La culpa es un sentimiento que visitaba frecuentemente a Jaime. En concreto después de cada rabieta. La culpa suele aparecer cuando existe una discrepancia entre lo que quiero y lo que tengo o debo hacer. Por ejemplo, Jaime se enrabietaba mucho cuando se acababa el tiempo de jugar a la videoconsola. Como había una diferencia muy grande entre lo que quería hacer (seguir jugando a la PlayStation) y lo que debía hacer (dejar de jugar porque sus padres le decían que se había acabado el tiempo), comenzaba la pataleta: gritos, insultos, golpes, llantos, súplicas, etc. Cuando se calmaba tras un tiempo largo, aparecía la culpa, el arrepentimiento y Jaime pedía perdón a sus padres.

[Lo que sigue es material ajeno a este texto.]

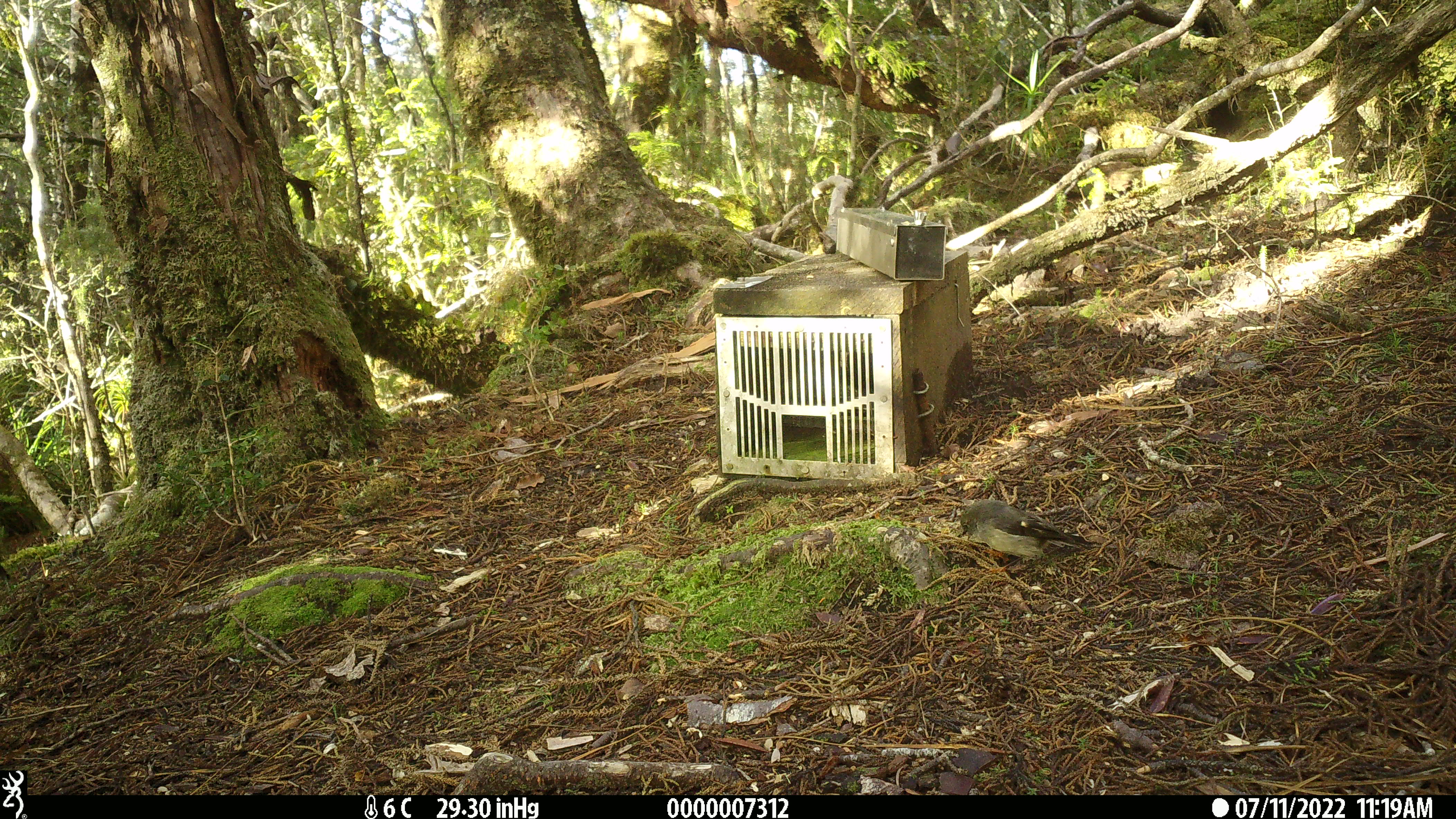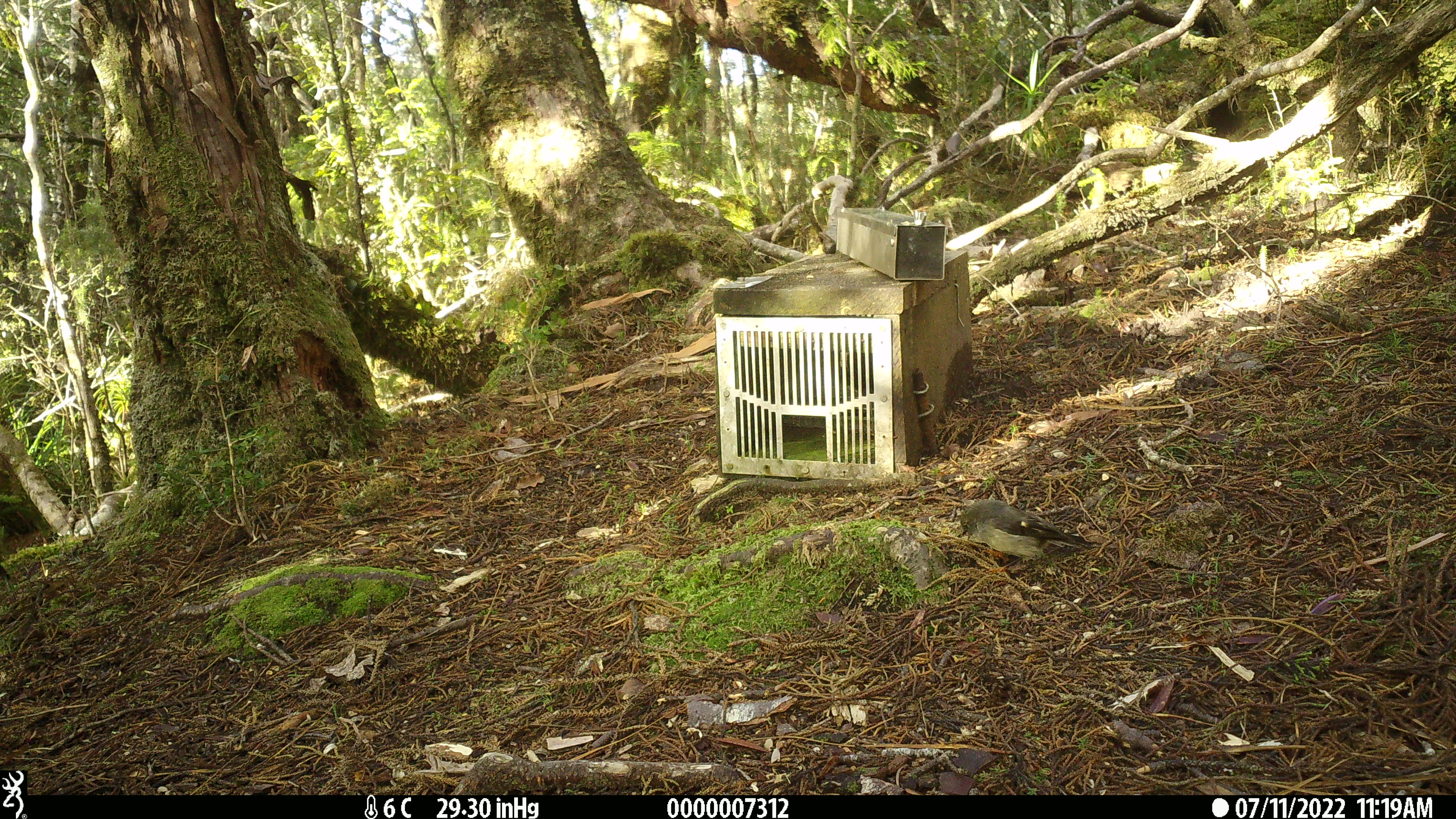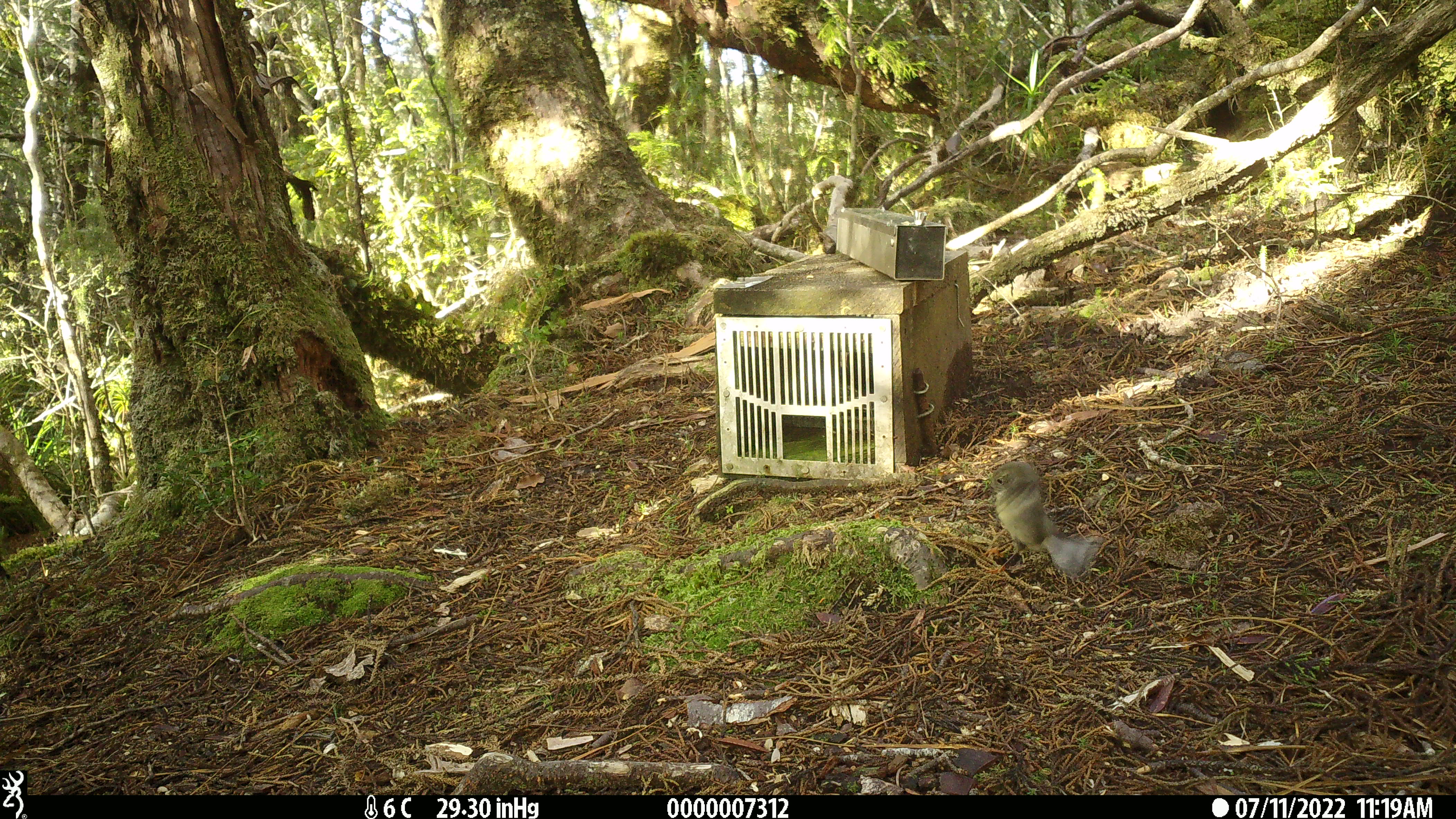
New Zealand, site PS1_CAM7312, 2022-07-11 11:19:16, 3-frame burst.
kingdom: Animalia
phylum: Chordata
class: Aves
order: Passeriformes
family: Petroicidae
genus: Petroica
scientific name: Petroica macrocephala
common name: tomtit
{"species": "tomtit (Petroica macrocephala)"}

A mayor discrepancia entre lo que queremos y lo que debemos, mayor culpa.


Con el caso de Jaime, he querido reflejar un ejemplo de que nuestros hijos siempre quieren hacer las cosas bien y que estemos contentos con ellos, pero no siempre están en disposición de conseguirlo. Por este motivo, no basta con una buena actitud y alta motivación para conseguir las cosas. A veces no disponemos de los recursos necesarios o, simplemente, no es el día. Para acabar, me gustaría recomendaros un cuento que refleja de manera brillante la idea que he pretendido transmitiros en este artículo. El cuento se titula De verdad que no podía. Su autora es Gabriela Keselman y las ilustraciones de Noemí Villamuza. Un cuento tan bello como real.


*Rafa Guerrero es psicólogo y doctor en Educación. Director de Darwin Psicólogos. Autor de los libros de Educar en el vínculo (2020), Vinculación y autonomía a través de los cuentos (2021) y Los 4 cerebros de Arantxa (2021).